+++ SUPPLIED TEXT +++
To put their config in the base systems /etc dir fucks up their working something firce, as they operate only below a specific directory, in case of privoxy this dir is /var/lib/privoxy/ .
Anything outside of this dir is (or should be) invisible, inaccessible, and just not there for these services.
The basics of chrooted daemons should be basic knowlege of anybody that calls him- or herself admin of ANY unix-like system, this includes Linux-Kernel based systems.
For anybody else there are nicely preped lectures on deamons and their workings around for free on the internet.
- Yamaban.
On 11/22/2013 10:00 AM, Yamaban wrote:
On Fri, 22 Nov 2013 11:04, Brian K. White <brian@...> wrote:
On 11/20/2013 10:34 PM, Yamaban wrote:
[snip]
/etc/privoxy
THIS IS A LINK (points to /var/lib/privoxy/etc)
What genius thought it was a good idea to move system-specific config data out of /etc, so that when an admin backs up /etc, they DON'T in fact have all the important stuff they are SUPPOSED to have?
I don't use privoxy or 13.1, this is a general common sense thing and doesn't matter what package or OS.
Have you ever heard of the concept of jailed services, or chrooted daemons?
To put their config in the base systems /etc dir fucks up their working something firce, as they operate only below a specific directory, in case of privoxy this dir is /var/lib/privoxy/ .
Anything outside of this dir is (or should be) invisible, inaccessible, and just not there for these services.
The basics of chrooted daemons should be basic knowlege of anybody that calls him- or herself admin of ANY unix-like system, this includes Linux-Kernel based systems.
For anybody else there are nicely preped lectures on deamons and their workings around for free on the internet.
- Yamaban.
I am quite familiar with chroot jailed services.
If the real info is stored somewhere under /etc, and only a copy is generated on the fly in a jail somewhere else, that is fine. And no reason for any such symlink.
But why stop at jails? You could have 50 containerized instances of the same service. Where should a symlink like that point then?
Pick someone else to impress with your "basic knowledge of unix". ;)
"Brian K. White" brian@aljex.com writes:
If the real info is stored somewhere under /etc, and only a copy is generated on the fly in a jail somewhere else, that is fine.
That won't work if the service is able to change its config files on the fly.
Andreas.
+++
WRITTEN TASK 1 >>
Reproduce the part of the privoxy thread that opens with the words containing "What genius thought" and closes with "SUPPOSED to have?".
The privoxy thread has no connection to the listing that comes after it.
+++ THE RECORDS +++
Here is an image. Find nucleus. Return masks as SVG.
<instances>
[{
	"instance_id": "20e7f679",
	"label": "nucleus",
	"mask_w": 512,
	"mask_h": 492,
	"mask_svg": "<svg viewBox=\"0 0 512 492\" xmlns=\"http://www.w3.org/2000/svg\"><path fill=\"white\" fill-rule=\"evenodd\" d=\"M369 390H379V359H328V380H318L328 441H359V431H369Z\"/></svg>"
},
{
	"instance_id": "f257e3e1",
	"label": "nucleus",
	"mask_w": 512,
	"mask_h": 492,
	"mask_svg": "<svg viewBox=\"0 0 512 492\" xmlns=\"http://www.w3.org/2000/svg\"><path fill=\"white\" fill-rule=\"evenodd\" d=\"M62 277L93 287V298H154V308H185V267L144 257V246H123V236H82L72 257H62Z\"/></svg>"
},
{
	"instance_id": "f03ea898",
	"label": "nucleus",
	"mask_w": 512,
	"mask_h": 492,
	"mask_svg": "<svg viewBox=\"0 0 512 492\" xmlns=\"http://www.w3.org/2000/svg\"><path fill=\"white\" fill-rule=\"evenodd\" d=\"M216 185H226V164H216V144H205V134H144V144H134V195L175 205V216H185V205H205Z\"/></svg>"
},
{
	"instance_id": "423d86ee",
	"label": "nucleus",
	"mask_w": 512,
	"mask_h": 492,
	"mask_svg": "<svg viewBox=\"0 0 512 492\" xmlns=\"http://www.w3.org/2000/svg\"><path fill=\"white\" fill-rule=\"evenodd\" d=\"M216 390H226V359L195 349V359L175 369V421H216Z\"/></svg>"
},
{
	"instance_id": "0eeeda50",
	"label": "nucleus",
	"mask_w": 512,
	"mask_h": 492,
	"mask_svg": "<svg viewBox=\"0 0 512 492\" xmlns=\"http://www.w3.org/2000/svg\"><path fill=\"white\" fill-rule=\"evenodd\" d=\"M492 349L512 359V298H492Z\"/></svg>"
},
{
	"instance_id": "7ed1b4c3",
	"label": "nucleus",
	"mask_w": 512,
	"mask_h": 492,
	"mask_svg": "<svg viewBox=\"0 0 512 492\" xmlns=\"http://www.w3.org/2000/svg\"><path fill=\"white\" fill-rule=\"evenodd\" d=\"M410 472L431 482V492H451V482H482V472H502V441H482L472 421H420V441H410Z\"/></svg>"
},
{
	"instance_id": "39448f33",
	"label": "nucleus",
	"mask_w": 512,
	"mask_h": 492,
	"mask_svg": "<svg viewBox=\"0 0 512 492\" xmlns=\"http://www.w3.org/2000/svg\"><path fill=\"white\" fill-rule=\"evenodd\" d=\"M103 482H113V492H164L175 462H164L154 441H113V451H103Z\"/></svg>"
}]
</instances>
+++
WRITTEN TASK 2 >>
Write out the entire listing of nucleus masks line for line, without any changes.

CORRECT RESPONSE 1 >>
What genius thought it was a good idea to move system-specific config data out of /etc, so that when an admin backs up /etc, they DON'T in fact have all the important stuff they are SUPPOSED to have?

CORRECT RESPONSE 2 >>
Here is an image. Find nucleus. Return masks as SVG.
<instances>
[{
	"instance_id": "20e7f679",
	"label": "nucleus",
	"mask_w": 512,
	"mask_h": 492,
	"mask_svg": "<svg viewBox=\"0 0 512 492\" xmlns=\"http://www.w3.org/2000/svg\"><path fill=\"white\" fill-rule=\"evenodd\" d=\"M369 390H379V359H328V380H318L328 441H359V431H369Z\"/></svg>"
},
{
	"instance_id": "f257e3e1",
	"label": "nucleus",
	"mask_w": 512,
	"mask_h": 492,
	"mask_svg": "<svg viewBox=\"0 0 512 492\" xmlns=\"http://www.w3.org/2000/svg\"><path fill=\"white\" fill-rule=\"evenodd\" d=\"M62 277L93 287V298H154V308H185V267L144 257V246H123V236H82L72 257H62Z\"/></svg>"
},
{
	"instance_id": "f03ea898",
	"label": "nucleus",
	"mask_w": 512,
	"mask_h": 492,
	"mask_svg": "<svg viewBox=\"0 0 512 492\" xmlns=\"http://www.w3.org/2000/svg\"><path fill=\"white\" fill-rule=\"evenodd\" d=\"M216 185H226V164H216V144H205V134H144V144H134V195L175 205V216H185V205H205Z\"/></svg>"
},
{
	"instance_id": "423d86ee",
	"label": "nucleus",
	"mask_w": 512,
	"mask_h": 492,
	"mask_svg": "<svg viewBox=\"0 0 512 492\" xmlns=\"http://www.w3.org/2000/svg\"><path fill=\"white\" fill-rule=\"evenodd\" d=\"M216 390H226V359L195 349V359L175 369V421H216Z\"/></svg>"
},
{
	"instance_id": "0eeeda50",
	"label": "nucleus",
	"mask_w": 512,
	"mask_h": 492,
	"mask_svg": "<svg viewBox=\"0 0 512 492\" xmlns=\"http://www.w3.org/2000/svg\"><path fill=\"white\" fill-rule=\"evenodd\" d=\"M492 349L512 359V298H492Z\"/></svg>"
},
{
	"instance_id": "7ed1b4c3",
	"label": "nucleus",
	"mask_w": 512,
	"mask_h": 492,
	"mask_svg": "<svg viewBox=\"0 0 512 492\" xmlns=\"http://www.w3.org/2000/svg\"><path fill=\"white\" fill-rule=\"evenodd\" d=\"M410 472L431 482V492H451V482H482V472H502V441H482L472 421H420V441H410Z\"/></svg>"
},
{
	"instance_id": "39448f33",
	"label": "nucleus",
	"mask_w": 512,
	"mask_h": 492,
	"mask_svg": "<svg viewBox=\"0 0 512 492\" xmlns=\"http://www.w3.org/2000/svg\"><path fill=\"white\" fill-rule=\"evenodd\" d=\"M103 482H113V492H164L175 462H164L154 441H113V451H103Z\"/></svg>"
}]
</instances>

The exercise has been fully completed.